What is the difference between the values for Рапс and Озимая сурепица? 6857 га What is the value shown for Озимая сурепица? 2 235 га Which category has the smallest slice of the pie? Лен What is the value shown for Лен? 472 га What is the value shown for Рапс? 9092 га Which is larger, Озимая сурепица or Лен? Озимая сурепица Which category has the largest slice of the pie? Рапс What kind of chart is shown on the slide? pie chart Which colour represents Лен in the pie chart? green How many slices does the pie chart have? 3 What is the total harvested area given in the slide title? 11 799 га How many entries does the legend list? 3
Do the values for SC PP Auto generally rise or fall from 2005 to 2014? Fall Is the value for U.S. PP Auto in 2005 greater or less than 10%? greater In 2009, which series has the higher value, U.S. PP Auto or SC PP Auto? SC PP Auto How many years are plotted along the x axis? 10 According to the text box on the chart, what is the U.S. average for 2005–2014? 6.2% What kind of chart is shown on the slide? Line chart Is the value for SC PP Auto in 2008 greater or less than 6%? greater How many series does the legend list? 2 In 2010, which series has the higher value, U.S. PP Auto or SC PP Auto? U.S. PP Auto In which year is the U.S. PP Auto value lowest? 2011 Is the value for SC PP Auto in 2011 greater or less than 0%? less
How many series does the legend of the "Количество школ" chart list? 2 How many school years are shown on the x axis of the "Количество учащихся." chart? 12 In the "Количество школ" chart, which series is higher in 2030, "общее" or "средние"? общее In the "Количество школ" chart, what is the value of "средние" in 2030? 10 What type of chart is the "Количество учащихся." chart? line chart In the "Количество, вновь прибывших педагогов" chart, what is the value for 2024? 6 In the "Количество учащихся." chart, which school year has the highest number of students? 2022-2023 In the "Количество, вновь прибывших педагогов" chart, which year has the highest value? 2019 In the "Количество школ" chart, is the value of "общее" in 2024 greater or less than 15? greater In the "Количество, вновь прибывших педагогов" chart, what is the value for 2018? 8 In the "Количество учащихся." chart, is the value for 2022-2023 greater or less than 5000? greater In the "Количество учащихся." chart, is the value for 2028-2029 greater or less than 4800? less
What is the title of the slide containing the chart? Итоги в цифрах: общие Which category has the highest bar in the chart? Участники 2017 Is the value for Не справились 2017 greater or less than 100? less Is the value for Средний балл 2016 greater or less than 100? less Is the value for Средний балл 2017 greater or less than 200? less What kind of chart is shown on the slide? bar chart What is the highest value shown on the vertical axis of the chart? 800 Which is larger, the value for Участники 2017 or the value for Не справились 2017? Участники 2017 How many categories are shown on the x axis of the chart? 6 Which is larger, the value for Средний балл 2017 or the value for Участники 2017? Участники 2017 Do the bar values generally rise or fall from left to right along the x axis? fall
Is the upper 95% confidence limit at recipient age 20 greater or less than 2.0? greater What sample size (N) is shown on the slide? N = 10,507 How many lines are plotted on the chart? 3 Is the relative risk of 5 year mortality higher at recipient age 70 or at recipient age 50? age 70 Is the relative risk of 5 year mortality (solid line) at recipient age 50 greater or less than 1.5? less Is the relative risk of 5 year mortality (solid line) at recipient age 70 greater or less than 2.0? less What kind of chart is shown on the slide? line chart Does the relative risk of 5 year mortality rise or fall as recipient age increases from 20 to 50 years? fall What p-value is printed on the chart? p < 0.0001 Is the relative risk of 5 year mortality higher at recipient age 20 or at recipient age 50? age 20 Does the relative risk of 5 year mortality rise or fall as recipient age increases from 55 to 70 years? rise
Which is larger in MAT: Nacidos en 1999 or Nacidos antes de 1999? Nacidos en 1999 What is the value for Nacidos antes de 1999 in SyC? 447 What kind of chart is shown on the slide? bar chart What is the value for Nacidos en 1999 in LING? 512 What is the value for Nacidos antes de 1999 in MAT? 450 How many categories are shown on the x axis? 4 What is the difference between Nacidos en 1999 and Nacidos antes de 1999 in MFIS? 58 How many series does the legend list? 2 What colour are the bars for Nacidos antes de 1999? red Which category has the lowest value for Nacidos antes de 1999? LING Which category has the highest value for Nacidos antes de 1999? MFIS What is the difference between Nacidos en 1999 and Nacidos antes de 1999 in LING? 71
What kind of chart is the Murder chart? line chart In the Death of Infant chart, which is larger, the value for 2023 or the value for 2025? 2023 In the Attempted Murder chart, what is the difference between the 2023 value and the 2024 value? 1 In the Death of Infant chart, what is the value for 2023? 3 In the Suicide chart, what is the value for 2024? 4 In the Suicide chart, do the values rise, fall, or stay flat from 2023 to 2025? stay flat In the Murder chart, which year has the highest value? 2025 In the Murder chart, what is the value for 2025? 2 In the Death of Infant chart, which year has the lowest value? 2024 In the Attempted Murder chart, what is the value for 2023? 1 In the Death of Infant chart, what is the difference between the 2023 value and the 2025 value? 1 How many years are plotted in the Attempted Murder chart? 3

┄┄┄┄┄┄

Convert the records above into a JSON list of strings, with one string per line and blank lines omitted.

[
  "What is the difference between the values for Рапс and Озимая сурепица? 6857 га What is the value shown for Озимая сурепица? 2 235 га Which category has the smallest slice of the pie? Лен What is the value shown for Лен? 472 га What is the value shown for Рапс? 9092 га Which is larger, Озимая сурепица or Лен? Озимая сурепица Which category has the largest slice of the pie? Рапс What kind of chart is shown on the slide? pie chart Which colour represents Лен in the pie chart? green How many slices does the pie chart have? 3 What is the total harvested area given in the slide title? 11 799 га How many entries does the legend list? 3",
  "Do the values for SC PP Auto generally rise or fall from 2005 to 2014? Fall Is the value for U.S. PP Auto in 2005 greater or less than 10%? greater In 2009, which series has the higher value, U.S. PP Auto or SC PP Auto? SC PP Auto How many years are plotted along the x axis? 10 According to the text box on the chart, what is the U.S. average for 2005–2014? 6.2% What kind of chart is shown on the slide? Line chart Is the value for SC PP Auto in 2008 greater or less than 6%? greater How many series does the legend list? 2 In 2010, which series has the higher value, U.S. PP Auto or SC PP Auto? U.S. PP Auto In which year is the U.S. PP Auto value lowest? 2011 Is the value for SC PP Auto in 2011 greater or less than 0%? less",
  "How many series does the legend of the \"Количество школ\" chart list? 2 How many school years are shown on the x axis of the \"Количество учащихся.\" chart? 12 In the \"Количество школ\" chart, which series is higher in 2030, \"общее\" or \"средние\"? общее In the \"Количество школ\" chart, what is the value of \"средние\" in 2030? 10 What type of chart is the \"Количество учащихся.\" chart? line chart In the \"Количество, вновь прибывших педагогов\" chart, what is the value for 2024? 6 In the \"Количество учащихся.\" chart, which school year has the highest number of students? 2022-2023 In the \"Количество, вновь прибывших педагогов\" chart, which year has the highest value? 2019 In the \"Количество школ\" chart, is the value of \"общее\" in 2024 greater or less than 15? greater In the \"Количество, вновь прибывших педагогов\" chart, what is the value for 2018? 8 In the \"Количество учащихся.\" chart, is the value for 2022-2023 greater or less than 5000? greater In the \"Количество учащихся.\" chart, is the value for 2028-2029 greater or less than 4800? less",
  "What is the title of the slide containing the chart? Итоги в цифрах: общие Which category has the highest bar in the chart? Участники 2017 Is the value for Не справились 2017 greater or less than 100? less Is the value for Средний балл 2016 greater or less than 100? less Is the value for Средний балл 2017 greater or less than 200? less What kind of chart is shown on the slide? bar chart What is the highest value shown on the vertical axis of the chart? 800 Which is larger, the value for Участники 2017 or the value for Не справились 2017? Участники 2017 How many categories are shown on the x axis of the chart? 6 Which is larger, the value for Средний балл 2017 or the value for Участники 2017? Участники 2017 Do the bar values generally rise or fall from left to right along the x axis? fall",
  "Is the upper 95% confidence limit at recipient age 20 greater or less than 2.0? greater What sample size (N) is shown on the slide? N = 10,507 How many lines are plotted on the chart? 3 Is the relative risk of 5 year mortality higher at recipient age 70 or at recipient age 50? age 70 Is the relative risk of 5 year mortality (solid line) at recipient age 50 greater or less than 1.5? less Is the relative risk of 5 year mortality (solid line) at recipient age 70 greater or less than 2.0? less What kind of chart is shown on the slide? line chart Does the relative risk of 5 year mortality rise or fall as recipient age increases from 20 to 50 years? fall What p-value is printed on the chart? p < 0.0001 Is the relative risk of 5 year mortality higher at recipient age 20 or at recipient age 50? age 20 Does the relative risk of 5 year mortality rise or fall as recipient age increases from 55 to 70 years? rise",
  "Which is larger in MAT: Nacidos en 1999 or Nacidos antes de 1999? Nacidos en 1999 What is the value for Nacidos antes de 1999 in SyC? 447 What kind of chart is shown on the slide? bar chart What is the value for Nacidos en 1999 in LING? 512 What is the value for Nacidos antes de 1999 in MAT? 450 How many categories are shown on the x axis? 4 What is the difference between Nacidos en 1999 and Nacidos antes de 1999 in MFIS? 58 How many series does the legend list? 2 What colour are the bars for Nacidos antes de 1999? red Which category has the lowest value for Nacidos antes de 1999? LING Which category has the highest value for Nacidos antes de 1999? MFIS What is the difference between Nacidos en 1999 and Nacidos antes de 1999 in LING? 71",
  "What kind of chart is the Murder chart? line chart In the Death of Infant chart, which is larger, the value for 2023 or the value for 2025? 2023 In the Attempted Murder chart, what is the difference between the 2023 value and the 2024 value? 1 In the Death of Infant chart, what is the value for 2023? 3 In the Suicide chart, what is the value for 2024? 4 In the Suicide chart, do the values rise, fall, or stay flat from 2023 to 2025? stay flat In the Murder chart, which year has the highest value? 2025 In the Murder chart, what is the value for 2025? 2 In the Death of Infant chart, which year has the lowest value? 2024 In the Attempted Murder chart, what is the value for 2023? 1 In the Death of Infant chart, what is the difference between the 2023 value and the 2025 value? 1 How many years are plotted in the Attempted Murder chart? 3"
]